PI ONLINE:
8-18-06

Eclipse Spins an Interesting Debate

Kerry Richlan, John Ruhaak, Robert McLean, Cheri Chenoweth and Larry Baldacci in Eclipse’s Spinning into Butter.Kerry Richlan, John Ruhaak, Robert McLean, Cheri Chenoweth and Larry Baldacci in Eclipse’s Spinning into Butter.

You have to give Rebecca Gilman credit for tackling a difficult subject. Plays that deal with racial prejudice tend to let their audience off the hook by portraying racists as simplistic or fundamentally evil, but in any case, as essentially different from me – the usually white, usually liberal butt in the seat. But if all racists were stupid and stereotypical, racism would have vanished long ago. Prejudice is more insidious than that, and, in Eclipse’s production of Gilman’s Spinning Into Butter, it’s a nearly invincible opponent.

Data section:
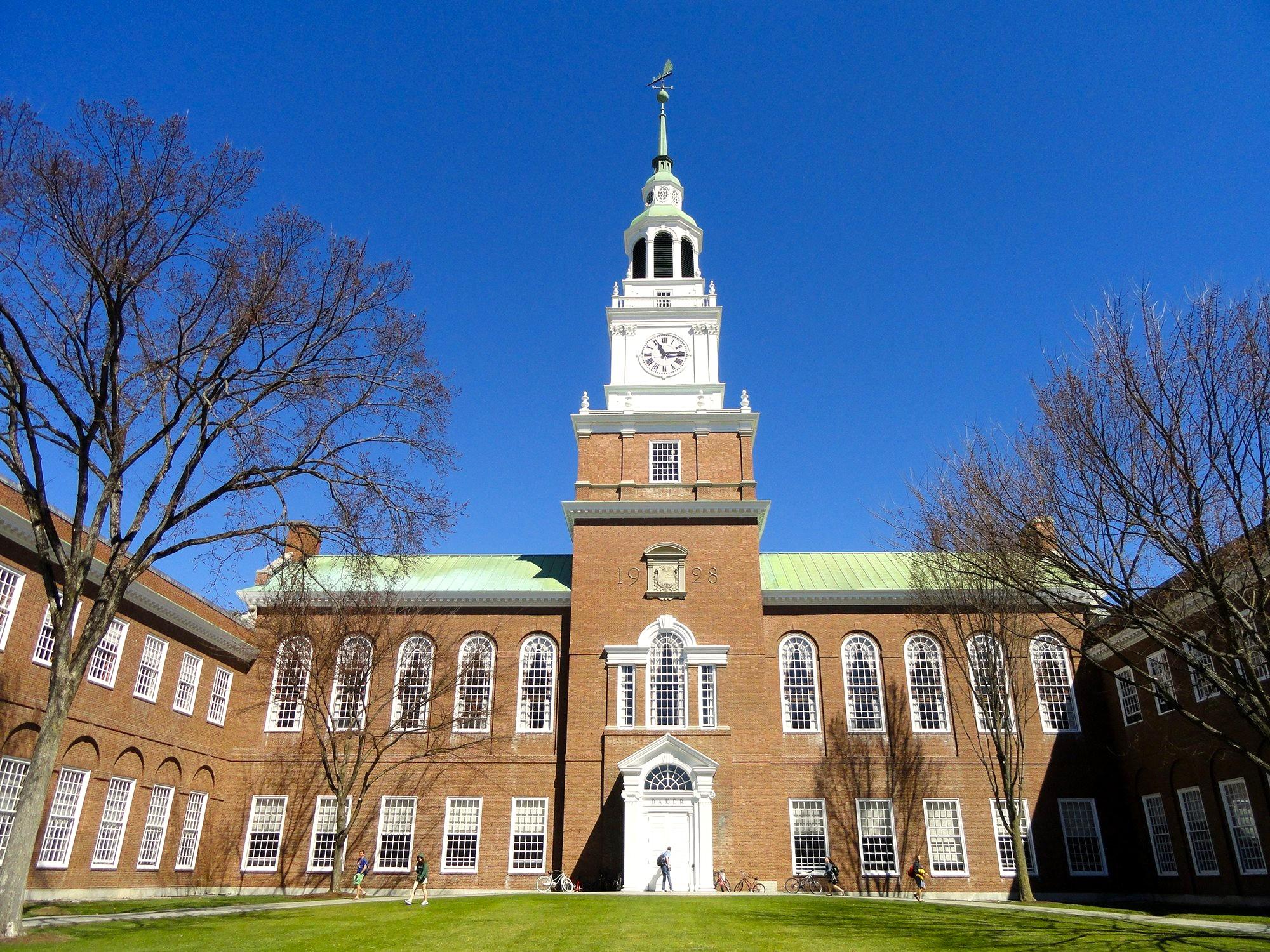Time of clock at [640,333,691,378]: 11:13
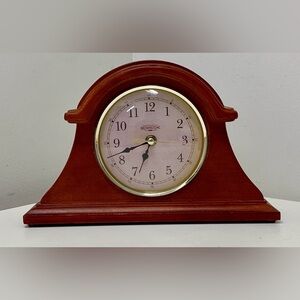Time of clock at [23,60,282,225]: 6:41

--

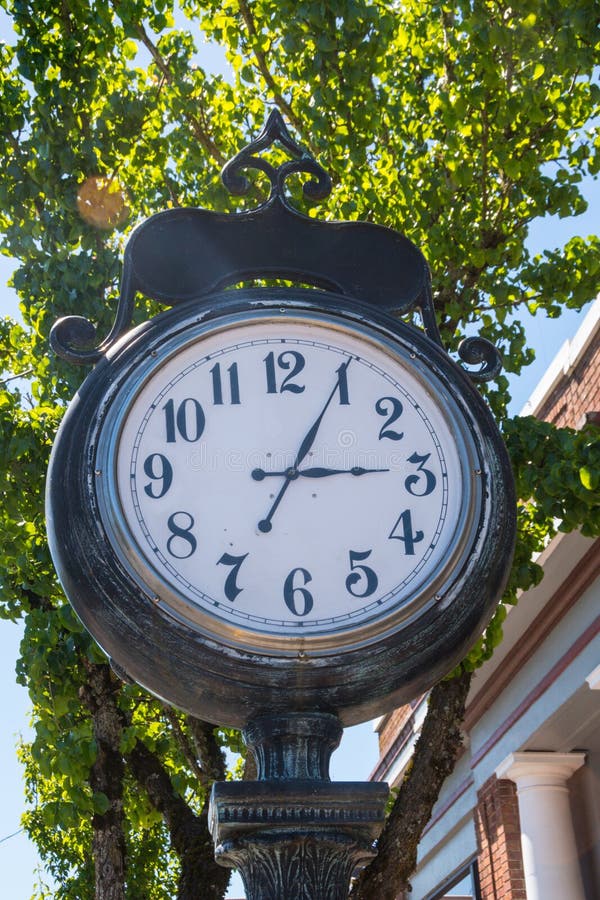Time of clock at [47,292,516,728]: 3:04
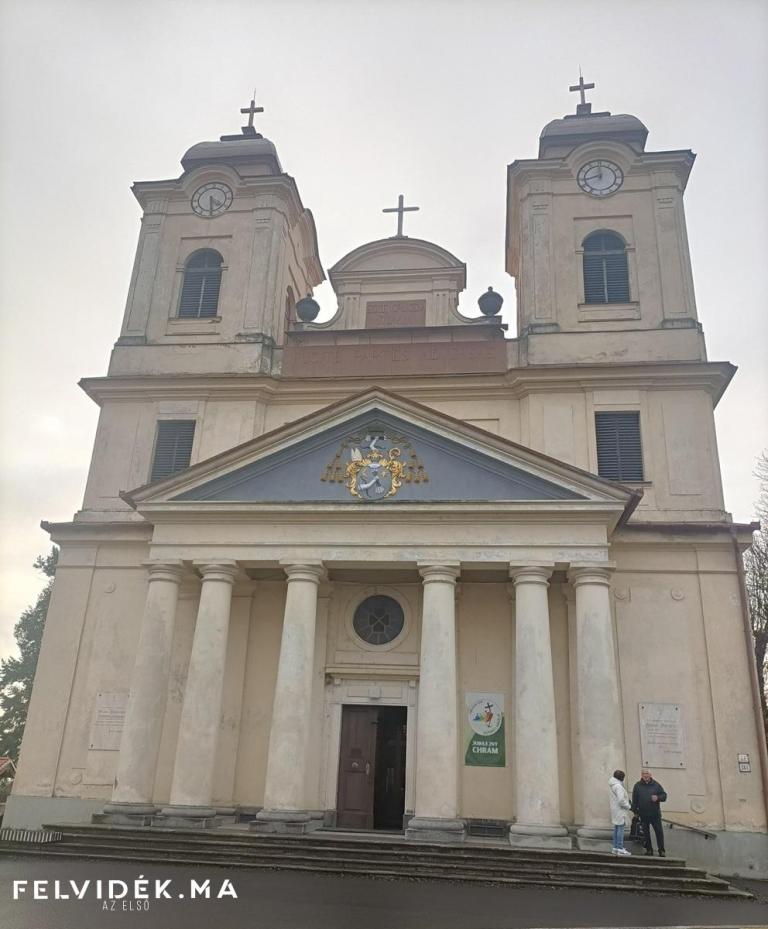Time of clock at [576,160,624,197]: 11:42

Instructions to follow: Reproduce the passage of the play review above that begins with the words "You have to" and ends after the words "nearly invincible opponent.".

Solution to this task:
You have to give Rebecca Gilman credit for tackling a difficult subject. Plays that deal with racial prejudice tend to let their audience off the hook by portraying racists as simplistic or fundamentally evil, but in any case, as essentially different from me – the usually white, usually liberal butt in the seat. But if all racists were stupid and stereotypical, racism would have vanished long ago. Prejudice is more insidious than that, and, in Eclipse’s production of Gilman’s Spinning Into Butter, it’s a nearly invincible opponent.